Umm...gulp.  No, I really do have something in my eye.

Tuesday, June 5, 2012

Postal Notes

In my monstrously large ER consisting of about 10 nurses and where communication should not be an issue, the most common method is by post-it note.  These are numerous and routinely decorate the area around the nursing station.  Changes in policy, (management fu*kery), mistakes, ("wall of shame"), or reminders (endless little notes telling us"don't forget to do blah, blah, blah" ) would pile up to the point of ridiculousness....unless I removed them.  That is my mission in life.


Parvati always speaks in caps.  Yes, she is shouting.  I treat most of these requests as I would for a kid who asks for a pony for her birthday; I yes her to death and throw it away.

Sometimes it is a legitimate request for equipment that we actually need that might be in low supply such as this:

"Dr G wants 4-5 knife handles, please"

And since we just can't help ourselves, written below:

I want an ice cream, no...make that a hot fudge sundae!

Step away from the Ginsu

I would like a bike.

Always pass a knife handle-first to avoid amputation.  This has been a very important Public Safety Announcement.

World peace, please domination

I want to buy this place after I win the lotto.  And I want a pony.

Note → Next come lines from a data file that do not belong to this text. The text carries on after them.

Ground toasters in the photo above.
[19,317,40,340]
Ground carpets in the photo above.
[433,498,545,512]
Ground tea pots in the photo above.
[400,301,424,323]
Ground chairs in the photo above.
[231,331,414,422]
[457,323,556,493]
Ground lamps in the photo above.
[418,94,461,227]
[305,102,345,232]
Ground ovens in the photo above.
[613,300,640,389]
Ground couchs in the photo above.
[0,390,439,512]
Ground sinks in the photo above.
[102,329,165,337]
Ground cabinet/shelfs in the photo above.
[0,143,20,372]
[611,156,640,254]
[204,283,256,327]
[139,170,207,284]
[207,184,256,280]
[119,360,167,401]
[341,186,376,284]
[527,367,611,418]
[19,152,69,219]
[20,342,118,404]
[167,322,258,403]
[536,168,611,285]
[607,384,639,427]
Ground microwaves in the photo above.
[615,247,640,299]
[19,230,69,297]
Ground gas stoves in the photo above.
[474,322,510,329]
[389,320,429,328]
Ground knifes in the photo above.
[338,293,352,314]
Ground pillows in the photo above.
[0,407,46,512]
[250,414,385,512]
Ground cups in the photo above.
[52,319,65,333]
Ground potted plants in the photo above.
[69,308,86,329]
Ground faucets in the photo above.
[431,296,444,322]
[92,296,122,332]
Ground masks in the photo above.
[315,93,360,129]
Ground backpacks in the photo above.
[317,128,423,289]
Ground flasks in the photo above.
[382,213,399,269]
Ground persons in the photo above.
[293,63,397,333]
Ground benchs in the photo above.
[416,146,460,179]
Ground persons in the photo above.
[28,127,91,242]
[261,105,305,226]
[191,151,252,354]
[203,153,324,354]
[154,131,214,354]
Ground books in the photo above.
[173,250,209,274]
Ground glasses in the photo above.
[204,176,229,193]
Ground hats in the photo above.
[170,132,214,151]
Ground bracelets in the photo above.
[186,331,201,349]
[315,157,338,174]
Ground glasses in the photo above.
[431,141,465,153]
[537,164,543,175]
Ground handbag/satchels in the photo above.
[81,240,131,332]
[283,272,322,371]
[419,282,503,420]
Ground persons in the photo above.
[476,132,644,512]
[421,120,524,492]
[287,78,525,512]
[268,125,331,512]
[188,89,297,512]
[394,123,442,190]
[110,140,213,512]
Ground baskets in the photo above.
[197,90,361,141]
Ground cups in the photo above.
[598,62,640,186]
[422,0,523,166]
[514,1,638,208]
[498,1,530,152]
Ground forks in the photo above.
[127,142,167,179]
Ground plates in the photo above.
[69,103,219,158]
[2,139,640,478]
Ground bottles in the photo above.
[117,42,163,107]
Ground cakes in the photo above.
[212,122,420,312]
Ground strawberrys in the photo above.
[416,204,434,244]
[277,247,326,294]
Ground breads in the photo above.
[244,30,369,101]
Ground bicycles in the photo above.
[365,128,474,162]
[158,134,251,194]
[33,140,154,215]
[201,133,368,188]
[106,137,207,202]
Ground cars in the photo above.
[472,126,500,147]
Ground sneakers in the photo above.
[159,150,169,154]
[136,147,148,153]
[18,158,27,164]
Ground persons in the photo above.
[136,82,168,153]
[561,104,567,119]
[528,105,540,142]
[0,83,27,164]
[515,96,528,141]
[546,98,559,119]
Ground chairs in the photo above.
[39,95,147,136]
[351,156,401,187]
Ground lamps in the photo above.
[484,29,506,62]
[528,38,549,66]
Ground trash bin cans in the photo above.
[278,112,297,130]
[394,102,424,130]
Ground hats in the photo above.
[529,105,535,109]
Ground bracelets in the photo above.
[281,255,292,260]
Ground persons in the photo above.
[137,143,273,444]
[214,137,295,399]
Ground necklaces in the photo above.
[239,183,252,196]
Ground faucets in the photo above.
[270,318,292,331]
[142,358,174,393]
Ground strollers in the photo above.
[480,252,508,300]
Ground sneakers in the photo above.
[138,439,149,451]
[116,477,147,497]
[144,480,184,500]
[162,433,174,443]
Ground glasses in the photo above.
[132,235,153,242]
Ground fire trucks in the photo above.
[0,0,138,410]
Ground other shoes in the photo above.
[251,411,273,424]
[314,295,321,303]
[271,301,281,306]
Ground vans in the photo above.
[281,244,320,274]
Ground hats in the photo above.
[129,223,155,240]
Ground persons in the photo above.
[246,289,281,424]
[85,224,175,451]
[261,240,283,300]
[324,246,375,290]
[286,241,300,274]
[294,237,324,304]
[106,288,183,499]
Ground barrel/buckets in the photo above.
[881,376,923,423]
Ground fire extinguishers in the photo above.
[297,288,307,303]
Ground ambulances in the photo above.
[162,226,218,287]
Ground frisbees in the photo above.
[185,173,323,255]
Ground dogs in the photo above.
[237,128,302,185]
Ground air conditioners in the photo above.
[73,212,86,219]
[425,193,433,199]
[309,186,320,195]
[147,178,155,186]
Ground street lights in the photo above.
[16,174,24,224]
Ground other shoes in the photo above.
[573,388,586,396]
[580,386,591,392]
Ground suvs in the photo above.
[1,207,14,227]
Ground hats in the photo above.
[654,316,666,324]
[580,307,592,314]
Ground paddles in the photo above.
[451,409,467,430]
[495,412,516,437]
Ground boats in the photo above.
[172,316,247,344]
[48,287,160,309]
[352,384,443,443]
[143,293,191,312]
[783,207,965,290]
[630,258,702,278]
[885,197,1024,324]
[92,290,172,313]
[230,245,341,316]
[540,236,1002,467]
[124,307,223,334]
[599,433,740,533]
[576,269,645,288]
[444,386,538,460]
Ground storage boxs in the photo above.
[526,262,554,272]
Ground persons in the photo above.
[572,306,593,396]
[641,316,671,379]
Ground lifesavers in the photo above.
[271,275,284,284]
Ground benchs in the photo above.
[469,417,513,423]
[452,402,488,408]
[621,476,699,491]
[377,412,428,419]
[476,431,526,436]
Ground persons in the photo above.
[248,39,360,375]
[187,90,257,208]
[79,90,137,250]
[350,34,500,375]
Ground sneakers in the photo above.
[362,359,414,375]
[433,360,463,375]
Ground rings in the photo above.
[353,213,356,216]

Who is writing the note is more important than what is written.  Or some sh*t.

Friday, June 1, 2012

PS, **** You

Lisa routinely begs me to leave her "love notes", humorous little observations about the absurdities of our job and/or irreverent comments about upper management (these are numerous).   I managed, after a crushingly busy evening shift in which I did not get to the rest room for 7 hours, eat dinner, or do anything other than fix other people's mistakes, to pen this:

Sorry it is such a mess.  We were here until after midnight charting.  I had a fight with Mac because he was being pissy.  It was his fault for working a 16 hour shift and not being able to figure out how to electronically order stat meds so he just left it for me.  What a shit-show.  Cathy and I are both quitting.  I'm not answering my phone so don't bother call.  Have a nice day.